Carlos De Oliveira, the Florida property manager, and Trump's body-man Walt Nauta have been charged with multiple offenses related to Trump's allegedly unlawful retention of documents after leaving office, including classified material.
Nauta, who was charged alongside Trump earlier this summer, pleaded not guilty to the charges he faced in the original indictment.
De Oliveira was charged in a superseding indictment against Trump and Nauta late last month and was released on a $100,000 bond following his initial appearance days later.
The charges Nauta and De Oliveira face include making false statements, conspiracy to obstruct justice and corruptly altering, destroying, mutilating, or concealing documents.
Trump submitted a waiver of appearance for Thursday's arraignment on the new charges earlier this month, entering a plea of not guilty. The former president has been charged with retaining and concealing documents from investigators that he was required to turn over following his presidency.

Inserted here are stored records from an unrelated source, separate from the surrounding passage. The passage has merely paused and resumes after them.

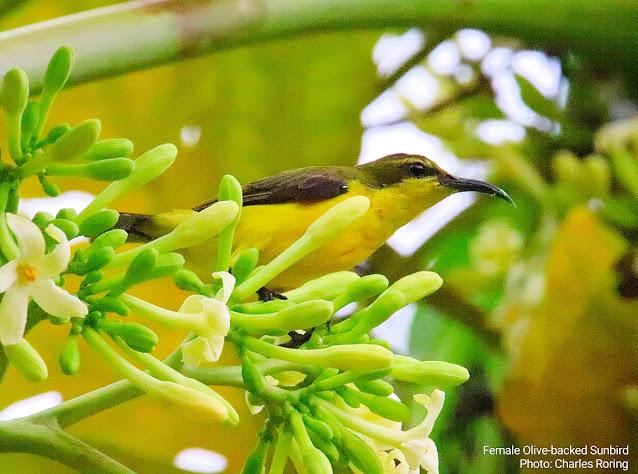 Female Sahul Sunbird in District Sonder of Minahasa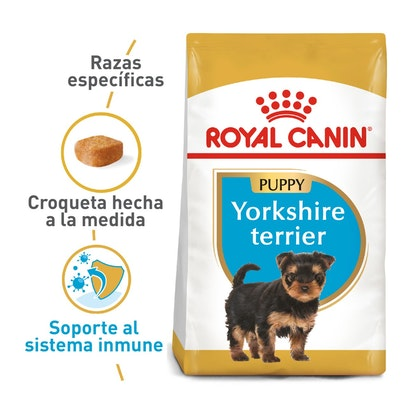 YORKSHIRE PUPPY COLOMBIA 1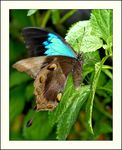 Title: Ulysses butterfly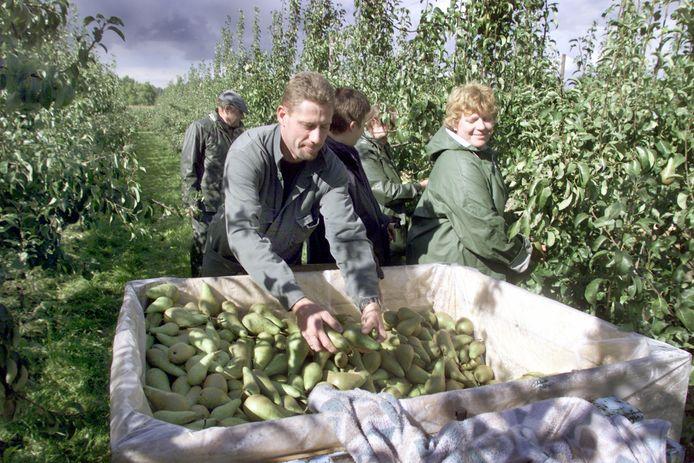 Fruitplukkers aan de slag in het Hageland (archiefbeeld).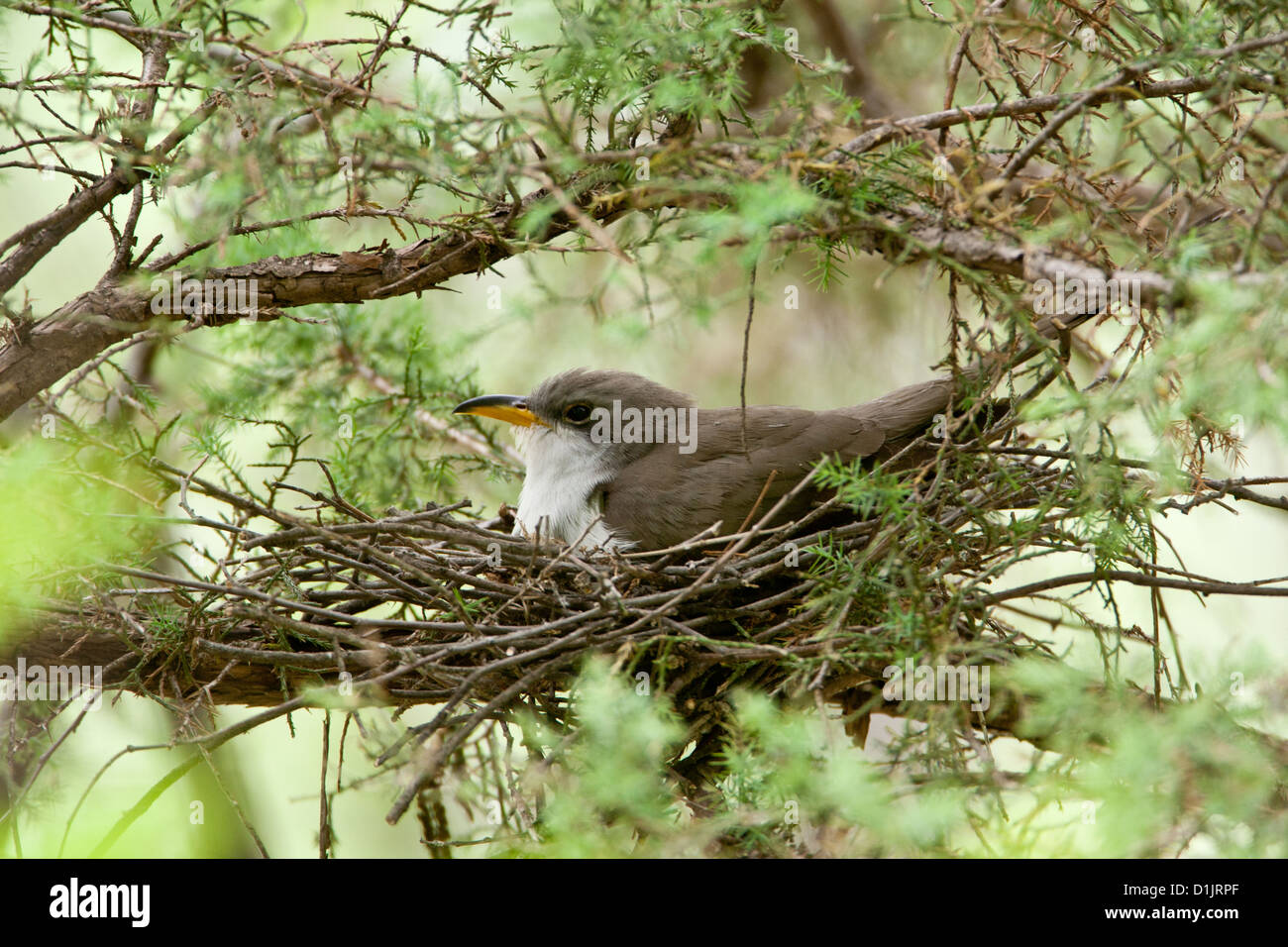 Yellow-billed Cuckoo on nest Stock Photo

According to the superseding indictment, in the summer of 2022, Nauta -- at Trump's direction -- helped to conceal documents from a grand jury subpoena by moving boxes, some of which contained classified information, out of a storage room which was later searched by a Trump attorney to comply with the subpoena.
De Oliveira, according to the indictment, helped Nauta move some but not all of the boxes back to the storage room prior to the search. The rest, however, were kept at Trump's residence, away from his attorney's search.
The indictment also alleges that Nauta and De Oliveira had asked an employee if they could delete security footage at Mar-a-Lago. The two men also made false statements to investigators regarding their involvement in moving Trump's boxes, prosecutors allege.
In a separate development, Nauta argued that he should be allowed to review the classified evidence in special counsel Jack Smith's documents case. In a court filing late Wednesday, Nauta's lawyers opposed prosecutors' proposal that access to those materials be limited to his lawyers who have received security clearance. They argued that permitting their client to view materials himself did not pose the national security risk the government claims and that his ability to review the classified evidence is necessary for their preparation for his defense, with hints that they might challenge prosecutors' assertions that the materials Trump is accused of mishandling were never declassified.
The dispute over the protective order for classified evidence is not expected to come up at Thursday's hearing.